— Лек, я, пожалуй, прилягу, отдохну немного.
Он лег в тени от баобаба и тотчас заснул.
А заяц обрезал ослу хвост и огрел палкой так, что бедняга со всех ног бросился бежать по лесной дороге. А на дороге его уже ждала тетка Лека. Она схватила осла за веревку и повела в зайчачий дом…
Когда Буки проснулся, он увидел зайца, заливающегося горючими слезами.

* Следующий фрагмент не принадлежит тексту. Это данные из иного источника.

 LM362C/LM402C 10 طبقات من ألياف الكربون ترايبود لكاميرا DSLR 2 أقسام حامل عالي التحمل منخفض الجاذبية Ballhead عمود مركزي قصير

— О! О! — стонал Лек. — Осел со всей своей поклажей спрятался сюда, — и он указал лапой на термитник, из которого торчал ослиный хвост.
— Не плачь, Лек. Давай лучше попытаемся его вытащить, — предложил Буки.
Они ухватились за хвост… раз… два… три… И вытянули, конечно, только ослиный хвост. Только хвост — и ничего более.
— Ну что же, — почесав в затылке, рассудил Буки, — не будем унывать. У нас ведь еще остался бык. Такой толстый! Такой жирный! Такой вкусный-превкусный!
— Ты, как всегда, прав, Буки! — воскликнул заяц. — Только что же мы с ним будем делать? Поведем его домой? А он такой толстый! Такой жирный! Такой вкусный-превкусный!
— Нет! Тысячу раз — нет! — заорал на всю округу Буки, у которого из пасти уже давно текли слюнки. — Нам придется делить его со всеми родственниками. А мы с тобой опять останемся голодными?! Нет! Зажарим его здесь! Сейчас! И хоть раз в жизни да наедимся до отвалу!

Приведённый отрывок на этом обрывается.